Kansas and Missouri Republicans stand up to Trump: Stop separating migrant families
Eventually, President Donald Trump may get his “big, beautiful wall” on the Mexican border. But the wall of Republican silence on the president’s own odious policy of separating migrant children from their parents is collapsing so fast that even some of our terrified-of-Trump Missouri and Kansas lawmakers have mustered the will to raise objections.
OK, you don’t have to be so very bold to agree with the president’s own wife, and that’s how Missouri Sen. Roy Blunt positioned himself: “I agree with Mrs. Bush and Mrs. Trump that separating families does not meet the standard of who we are as a country,” he said on Monday, referring to former first lady Laura Bush’s “heartbroken” response to toddler traumatization in an op-ed in The Washington Post. She called the situation “eerily reminiscent of the Japanese American internment camps of World War II, now considered to have been one of the most shameful episodes in U.S. history.’’ In 2015, Trump said he might have supported those infamous camps, too.
The president’s strategically harsh new “zero tolerance” policy has separated families guilty of the misdemeanor infraction of entering the country without papers. And in complete violation of our treaty obligations, even some legal asylum seekers have had their kids torn away.

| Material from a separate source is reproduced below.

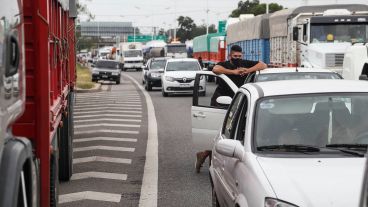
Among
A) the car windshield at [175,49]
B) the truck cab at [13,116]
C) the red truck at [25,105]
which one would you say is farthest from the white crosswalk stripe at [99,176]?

Kansas Sens. Pat Roberts and Jerry Moran were also among those who balked on Monday. “I am against using parental separation as a deterrent to illegal immigration,” Roberts said.
He’s right to use that word “deterrent,” because that’s exactly what the new policy is supposed to be. Or at least, that’s what White House Chief of Staff John Kelly told NPR last month, before his boss started pretending that the policy predated him. It was only implemented in April, and since then, has separated more than 2,000 children from their parents. On Monday, ProPublica released an audiotape of some migrant children in detention screaming, “Mami!” and “Papa!” as a border agent jokes, “We have an orchestra here; all we need is a conductor.”
Hilarious. As is the president’s insistence that this treachery has been forced on him by law — there is no such law — and by Democrats.
That’s only true according to the Trumpian logic that unless his political adversaries give him everything he wants on immigration, he’ll keep right on separating families, which would thus be the fault of the Democrats who didn’t stop him.
Kansas Rep. Kevin Yoder, who has a seat in a suburban swing district to defend, doesn’t seem to see it that way: “As the son of a social worker, I know the human trauma that comes with children being separated from their parents,” he tweeted. “It takes a lasting, and sometimes even irreversible toll on the child’s well being.That’s why I’m demanding that Attorney General Sessions halt the practice of family separation at the border immediately as Congress works toward legislative solutions.”
That’s exactly what must happen because the damage being done to these kids can never be undone. And as for legislative solutions, immigrant advocates say that even the Senate bill that California Democratic Sen. Dianne Feinstein has proposed wouldn’t necessarily prevent the separation of children from parents seeking asylum.
“The Trump administration will not win on this one,” Trump ally Bill O’Reilly tweeted. And if we don’t put kids before politics on this issue, when will we?